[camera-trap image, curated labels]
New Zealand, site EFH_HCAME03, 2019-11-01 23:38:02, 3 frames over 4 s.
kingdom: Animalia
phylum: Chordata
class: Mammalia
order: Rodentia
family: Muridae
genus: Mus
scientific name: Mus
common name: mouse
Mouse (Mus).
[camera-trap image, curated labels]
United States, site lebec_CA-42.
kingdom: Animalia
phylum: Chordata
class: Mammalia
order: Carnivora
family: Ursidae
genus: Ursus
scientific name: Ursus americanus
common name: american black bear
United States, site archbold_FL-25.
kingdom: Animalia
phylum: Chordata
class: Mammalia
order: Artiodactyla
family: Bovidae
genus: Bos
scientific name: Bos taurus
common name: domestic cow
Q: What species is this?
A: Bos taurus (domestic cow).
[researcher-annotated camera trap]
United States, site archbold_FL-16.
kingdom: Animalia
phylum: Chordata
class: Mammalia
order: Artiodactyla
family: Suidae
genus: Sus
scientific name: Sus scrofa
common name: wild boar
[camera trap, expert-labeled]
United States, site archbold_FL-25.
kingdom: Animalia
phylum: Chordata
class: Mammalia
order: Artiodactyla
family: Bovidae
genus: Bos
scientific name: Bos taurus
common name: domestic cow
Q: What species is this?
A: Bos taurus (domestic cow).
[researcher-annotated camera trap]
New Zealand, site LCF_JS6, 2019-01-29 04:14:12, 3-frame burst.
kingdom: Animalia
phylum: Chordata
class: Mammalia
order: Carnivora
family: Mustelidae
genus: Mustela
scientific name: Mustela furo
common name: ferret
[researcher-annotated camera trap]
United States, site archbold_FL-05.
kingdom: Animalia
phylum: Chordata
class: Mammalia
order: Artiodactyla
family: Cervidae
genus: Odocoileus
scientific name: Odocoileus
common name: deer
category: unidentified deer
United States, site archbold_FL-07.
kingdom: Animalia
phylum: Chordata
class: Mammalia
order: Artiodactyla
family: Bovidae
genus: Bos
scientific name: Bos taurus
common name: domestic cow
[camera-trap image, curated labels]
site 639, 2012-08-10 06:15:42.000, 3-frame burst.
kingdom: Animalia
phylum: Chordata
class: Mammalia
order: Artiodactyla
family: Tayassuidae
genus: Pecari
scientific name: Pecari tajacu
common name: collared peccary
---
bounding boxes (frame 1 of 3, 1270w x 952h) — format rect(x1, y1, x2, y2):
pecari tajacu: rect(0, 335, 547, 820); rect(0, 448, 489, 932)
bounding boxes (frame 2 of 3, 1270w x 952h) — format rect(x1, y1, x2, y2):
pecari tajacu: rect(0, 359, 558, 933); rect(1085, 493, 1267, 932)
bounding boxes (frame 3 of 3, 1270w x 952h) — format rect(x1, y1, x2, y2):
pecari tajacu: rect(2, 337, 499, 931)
┄┄┄┄┄┄
§ **AIM OF THE EXERCISE**: Whatever appears in the lines above should be copied exactly.

§ **TASK OUTPUT**:
[camera-trap image, curated labels]
New Zealand, site EFH_HCAME03, 2019-11-01 23:38:02, 3 frames over 4 s.
kingdom: Animalia
phylum: Chordata
class: Mammalia
order: Rodentia
family: Muridae
genus: Mus
scientific name: Mus
common name: mouse
Mouse (Mus).
[camera-trap image, curated labels]
United States, site lebec_CA-42.
kingdom: Animalia
phylum: Chordata
class: Mammalia
order: Carnivora
family: Ursidae
genus: Ursus
scientific name: Ursus americanus
common name: american black bear
United States, site archbold_FL-25.
kingdom: Animalia
phylum: Chordata
class: Mammalia
order: Artiodactyla
family: Bovidae
genus: Bos
scientific name: Bos taurus
common name: domestic cow
Q: What species is this?
A: Bos taurus (domestic cow).
[researcher-annotated camera trap]
United States, site archbold_FL-16.
kingdom: Animalia
phylum: Chordata
class: Mammalia
order: Artiodactyla
family: Suidae
genus: Sus
scientific name: Sus scrofa
common name: wild boar
[camera trap, expert-labeled]
United States, site archbold_FL-25.
kingdom: Animalia
phylum: Chordata
class: Mammalia
order: Artiodactyla
family: Bovidae
genus: Bos
scientific name: Bos taurus
common name: domestic cow
Q: What species is this?
A: Bos taurus (domestic cow).
[researcher-annotated camera trap]
New Zealand, site LCF_JS6, 2019-01-29 04:14:12, 3-frame burst.
kingdom: Animalia
phylum: Chordata
class: Mammalia
order: Carnivora
family: Mustelidae
genus: Mustela
scientific name: Mustela furo
common name: ferret
[researcher-annotated camera trap]
United States, site archbold_FL-05.
kingdom: Animalia
phylum: Chordata
class: Mammalia
order: Artiodactyla
family: Cervidae
genus: Odocoileus
scientific name: Odocoileus
common name: deer
category: unidentified deer
United States, site archbold_FL-07.
kingdom: Animalia
phylum: Chordata
class: Mammalia
order: Artiodactyla
family: Bovidae
genus: Bos
scientific name: Bos taurus
common name: domestic cow
[camera-trap image, curated labels]
site 639, 2012-08-10 06:15:42.000, 3-frame burst.
kingdom: Animalia
phylum: Chordata
class: Mammalia
order: Artiodactyla
family: Tayassuidae
genus: Pecari
scientific name: Pecari tajacu
common name: collared peccary
---
bounding boxes (frame 1 of 3, 1270w x 952h) — format rect(x1, y1, x2, y2):
pecari tajacu: rect(0, 335, 547, 820); rect(0, 448, 489, 932)
bounding boxes (frame 2 of 3, 1270w x 952h) — format rect(x1, y1, x2, y2):
pecari tajacu: rect(0, 359, 558, 933); rect(1085, 493, 1267, 932)
bounding boxes (frame 3 of 3, 1270w x 952h) — format rect(x1, y1, x2, y2):
pecari tajacu: rect(2, 337, 499, 931)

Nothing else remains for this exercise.